I wonder if anyone has given any of the prosperity preachers a copy of The Essential Writings of Meister Eckhart. In a moment of idleness I was watching Joel Osteen on TV. He was smiling and telling the people present that they need to ‘believe first and then they will receive.’ His message is ‘prosperity light.’ His message is very feel-good and plays on everyone’s desire for health, wealth, and happiness. In his book “Live Your Best Life Now, Osteen writes, “If you develop an image of victory, success, health, abundance, joy, peace, and happiness, nothing on earth will be able to hold those things from you” (p. 5) This is quite a contrast from the writings of the spiritual giant Eckhart. Prosperity preaching is counter to the radical message of Jesus.
The thinking that feeds this prosperity message is never far from any of us however. Eckhart wrote what he did because at times we treat God as the cow whose profits we are too glad to enjoy. We cannot love God properly if our relationship is governed by our need or desire to profit or get ahead. When our prayer life has turned to a grocery list of needs and demands we must ask ourselves why we are praying. Contrary to what Osteen et al, tell us, God is present to us not to ‘bless us’ with things and shower us with happiness. God is with us in all manner of being and our need for all other things is often the barrier that keeps us from fully knowing we are beloved. Our relationship with the Divine is hindered when we are constantly concerned about whether success might come tomorrow. Whether we might finally be happy, tomorrow. Whether we might have more, tomorrow. In Run with the Horses: The Quest for Life at Its Best Eugene Peterson puts it this way;
The only opportunity you will ever have to live by faith is in the circumstances you are provided this very day: this house you live in, this family you find yourself in, this job you have been given, the weather conditions that prevail at the …moment.” (p150)

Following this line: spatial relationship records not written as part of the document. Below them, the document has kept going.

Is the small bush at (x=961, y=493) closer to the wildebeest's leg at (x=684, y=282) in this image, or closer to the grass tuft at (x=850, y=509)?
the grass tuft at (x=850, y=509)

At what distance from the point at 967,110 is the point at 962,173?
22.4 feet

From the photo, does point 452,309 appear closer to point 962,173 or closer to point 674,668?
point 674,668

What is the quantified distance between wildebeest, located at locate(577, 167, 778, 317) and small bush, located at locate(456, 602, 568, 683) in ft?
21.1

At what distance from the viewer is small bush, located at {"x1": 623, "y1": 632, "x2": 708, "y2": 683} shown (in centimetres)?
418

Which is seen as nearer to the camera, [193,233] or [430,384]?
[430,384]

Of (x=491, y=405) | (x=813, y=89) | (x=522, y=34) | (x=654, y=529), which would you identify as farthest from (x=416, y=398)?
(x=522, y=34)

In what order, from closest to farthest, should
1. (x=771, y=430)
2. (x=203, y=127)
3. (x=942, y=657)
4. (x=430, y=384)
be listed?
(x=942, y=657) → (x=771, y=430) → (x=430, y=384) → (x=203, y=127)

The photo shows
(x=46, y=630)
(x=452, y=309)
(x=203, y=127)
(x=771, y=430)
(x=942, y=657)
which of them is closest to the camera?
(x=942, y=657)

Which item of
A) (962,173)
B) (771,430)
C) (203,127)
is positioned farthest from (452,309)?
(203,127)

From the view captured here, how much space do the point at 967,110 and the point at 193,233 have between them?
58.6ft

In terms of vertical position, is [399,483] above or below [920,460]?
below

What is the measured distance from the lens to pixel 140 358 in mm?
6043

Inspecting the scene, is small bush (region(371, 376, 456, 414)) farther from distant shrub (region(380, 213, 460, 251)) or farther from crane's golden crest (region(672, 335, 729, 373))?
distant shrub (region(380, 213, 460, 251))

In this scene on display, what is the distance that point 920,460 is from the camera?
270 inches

So rather than visualizing and longing for what I do not have today, I will pray for the courage to hear and heed the words of Eckhart and Peterson. I will pray that I can remove those barriers from my relationship with God. This is not always easy for us today as the consumer culture that we live in has taught us that we can have anything we want. It’s that culture in fact that makes prosperity preachers so popular. Eckhart and Peterson are following on the heels of Jesus who said,
“Therefore, stop worrying about tomorrow, because tomorrow will worry about itself. Each day has enough trouble of its own.” Matthew 6:34
So next time I’m idle — I’ll find something else on TV. There are too many corporate sales pitches to buy happiness out there — Osteen is another piece of the consumer culture. Sadly — he does his bidding in the name of Jesus.
AMEN to these wise words Kevin…..thank you for being such a great messanger 🙂 I often say at times we treat God like a vending machine…..we put their prayers in at the slot at the top and expect the immediate reply to drop down at the bottom.
Presenting another side. I make no pretense at being a theological heavy weight.
(I think it is counter productive for Christians to criticize other Christians.)
It was once mentioned to me that Joel Osteen’s books are really just self-help books but setting aside that statement, I did find in his book, “Your Best Life Now”, Chapter 7, ‘Who Do You Think You Are?’, (focusing on developing a healthy self-image), a section on Gideon, the man God wanted to save Israel from the Midianites who had overrun their land. Gideon did not think he had the right stuff for the task, but God called him, ‘a mighty man of valour, a mighty man of of fearless courage. Gideon had difficulty believing that God saw him in that light. The author goes on to mention that God also sees us as champions, even though, like Gideon, we might have difficulty seeing this, but that doesn’t change God’s image of us. We need to trust and have faith.
My point in all this is that we can all cherry pick and find things in many books by various authors that give us the opportunity for a put down. Some do this with the Bible to justify their actions. Sometimes the success of people like Joel Osteen is related to the fact that there are many out there who are not ready for the deeper theological meanings and discipline associated with mainline Christianity. I don’t think we should scoff at that.
I have considered Joel Osteen a good motivational speaker. He should not mix religion into his message at all. We certainly need joy and gratitude in our lives. For those of us (moi) who may have been subjected to pietistic Christianity, it is good to consider that God loves a cheerful giver,that we need not wallow in despair and that it is okay to have a sense of humour and to laugh and still go to church services. Margo has made an interesting point about our not looking down on those less ready for deeper theological meanings and discipline associated with mainline Christianity. I’m not a theological heavy weight either.